Contudo, nos casos de [2] ato omissivo do Estado (isto é: omissão) a responsabilidade assume caráter subjetivo, exigindo-se a presença de dolo ou culpa. A culpa não é atribuída a um indivíduo, mas ao serviço estatal genericamente. Há a necessidade de investigar a existência de culpa por negligência, imprudência ou imperícia, ou mesmo de dolo.

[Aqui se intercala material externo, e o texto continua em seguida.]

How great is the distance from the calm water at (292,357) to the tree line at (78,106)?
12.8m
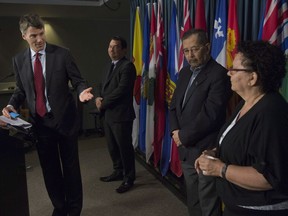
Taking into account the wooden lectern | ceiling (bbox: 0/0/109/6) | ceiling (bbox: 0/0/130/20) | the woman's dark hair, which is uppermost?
ceiling (bbox: 0/0/109/6)

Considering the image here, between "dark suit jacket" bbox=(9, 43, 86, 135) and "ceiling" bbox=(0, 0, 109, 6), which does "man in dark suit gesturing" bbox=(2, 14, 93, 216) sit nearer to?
"dark suit jacket" bbox=(9, 43, 86, 135)

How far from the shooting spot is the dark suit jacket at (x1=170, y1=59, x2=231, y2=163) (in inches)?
64.7

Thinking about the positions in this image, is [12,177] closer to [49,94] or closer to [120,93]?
[49,94]

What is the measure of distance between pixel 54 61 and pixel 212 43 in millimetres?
1142

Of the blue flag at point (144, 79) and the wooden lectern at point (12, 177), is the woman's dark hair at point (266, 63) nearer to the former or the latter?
the wooden lectern at point (12, 177)

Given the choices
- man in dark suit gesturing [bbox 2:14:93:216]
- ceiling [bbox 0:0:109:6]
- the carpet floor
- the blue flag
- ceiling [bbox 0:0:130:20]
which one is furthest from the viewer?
ceiling [bbox 0:0:130:20]

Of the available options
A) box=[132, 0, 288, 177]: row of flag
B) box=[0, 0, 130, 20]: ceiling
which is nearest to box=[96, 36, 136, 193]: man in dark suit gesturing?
box=[132, 0, 288, 177]: row of flag

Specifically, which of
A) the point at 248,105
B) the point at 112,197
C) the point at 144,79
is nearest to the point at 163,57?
the point at 144,79

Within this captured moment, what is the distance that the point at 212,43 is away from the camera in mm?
2082

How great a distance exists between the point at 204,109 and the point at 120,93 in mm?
1074

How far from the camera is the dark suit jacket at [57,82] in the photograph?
1.88 metres

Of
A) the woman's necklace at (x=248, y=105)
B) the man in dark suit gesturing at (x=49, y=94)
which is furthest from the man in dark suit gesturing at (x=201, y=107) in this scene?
the man in dark suit gesturing at (x=49, y=94)

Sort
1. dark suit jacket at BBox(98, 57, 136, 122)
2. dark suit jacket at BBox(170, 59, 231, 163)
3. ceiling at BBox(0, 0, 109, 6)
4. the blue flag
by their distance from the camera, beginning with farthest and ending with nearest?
ceiling at BBox(0, 0, 109, 6), the blue flag, dark suit jacket at BBox(98, 57, 136, 122), dark suit jacket at BBox(170, 59, 231, 163)

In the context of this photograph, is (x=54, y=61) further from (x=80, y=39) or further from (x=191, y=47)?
(x=80, y=39)
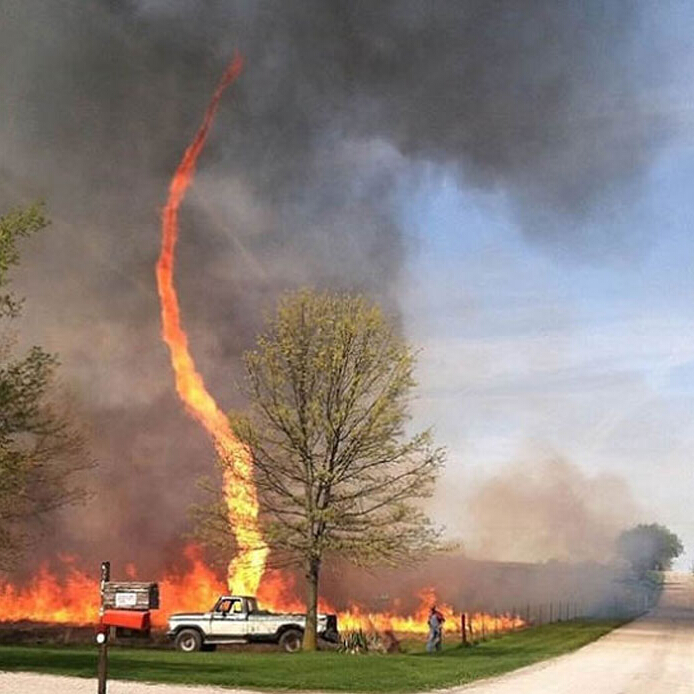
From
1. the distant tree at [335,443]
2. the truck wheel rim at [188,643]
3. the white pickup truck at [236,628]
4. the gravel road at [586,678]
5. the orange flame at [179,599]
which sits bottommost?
the gravel road at [586,678]

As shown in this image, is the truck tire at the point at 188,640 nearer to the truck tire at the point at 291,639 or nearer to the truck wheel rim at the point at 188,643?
the truck wheel rim at the point at 188,643

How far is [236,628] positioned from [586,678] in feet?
47.4

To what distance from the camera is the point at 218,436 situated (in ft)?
142

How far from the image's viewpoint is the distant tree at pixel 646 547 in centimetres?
12800

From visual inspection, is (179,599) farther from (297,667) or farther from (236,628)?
(297,667)

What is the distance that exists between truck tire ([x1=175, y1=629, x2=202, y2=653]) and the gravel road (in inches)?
501

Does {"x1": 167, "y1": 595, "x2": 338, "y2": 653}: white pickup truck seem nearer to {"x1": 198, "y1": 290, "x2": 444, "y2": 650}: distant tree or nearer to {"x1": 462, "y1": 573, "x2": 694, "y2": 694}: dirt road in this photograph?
{"x1": 198, "y1": 290, "x2": 444, "y2": 650}: distant tree

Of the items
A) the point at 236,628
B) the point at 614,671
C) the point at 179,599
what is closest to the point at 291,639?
the point at 236,628

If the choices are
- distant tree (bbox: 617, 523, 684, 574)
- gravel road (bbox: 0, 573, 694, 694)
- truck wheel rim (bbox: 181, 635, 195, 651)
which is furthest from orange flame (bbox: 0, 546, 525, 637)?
distant tree (bbox: 617, 523, 684, 574)

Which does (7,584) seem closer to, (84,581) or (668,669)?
(84,581)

Porém, não é necessário que a culpa seja individualizada, desde que seja possível atribuí-la ao serviço público, de maneira genérica, por meio da aplicação da teoria do“faute du service”, ou culpa anônima, que decorre do não-funcionamento ou do funcionamento insuficiente, inadequado, tardio ou lento do serviço que o poder público deve prestar.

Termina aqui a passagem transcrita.